When Bryan Jungers first showed interest in Challenge X at the University of California-Davis, he had never heard of hybrids before, but today he works as Manager of Research at E Source, focusing heavily on electric vehicles.
E Source helps utilities and major energy users solve problems involving energy efficiency, program design, sustainability and more. Jungers’ experience with Challenge X was an important first foray into the sustainable technologies that are now part of his daily life.
He recalls helping to integrate the battery packs into the UC Davis vehicle, which was challenging because hybrid technologies were still relatively new at the time. Ensuring the safety of the vehicle with a large battery pack was an added challenge that today’s engineers don’t have to worry as much about.
Beyond gaining real-world experience, Jungers also became a “rockstar in networking.” He says Challenge X gave him a reach in the professional world he never would have experienced otherwise. Jungers also attributes experiences during internships to his current success. He worked as a student intern at the California Energy Commission and helped write a contract for the Plug-In Hybrid and Electric Vehicle Research Center currently in place at UC Davis.
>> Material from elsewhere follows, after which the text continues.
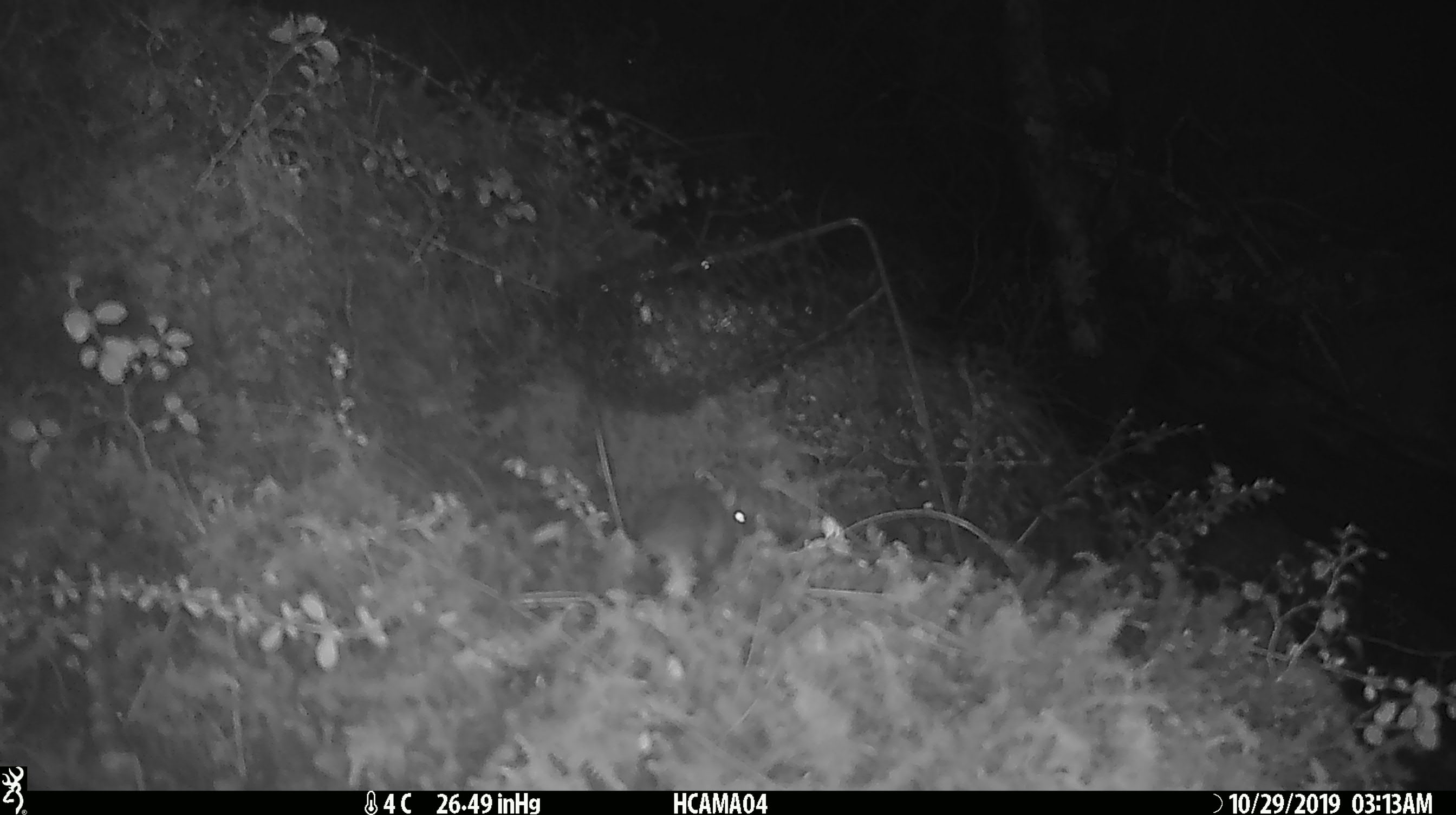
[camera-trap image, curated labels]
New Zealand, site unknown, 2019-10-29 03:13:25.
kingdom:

Further, Jungers helped with the systems architecture for the Vehicle Design Summit at MIT. Over the course of several months, he coordinated with team leaders from Europe, Africa, India and China to specify powertrain engine characteristics, such as the size of the engine and performance specifications.
While Jungers has made many strides since Challenge X, he encourages future competitors to learn from their mistakes during competition.
“I saw a lot of students come in and work on the project, but if they had a problem, they would just quit,” he says. “It’s about going out there and learning from those mistakes because you learn a lot more from the problems than the successes.”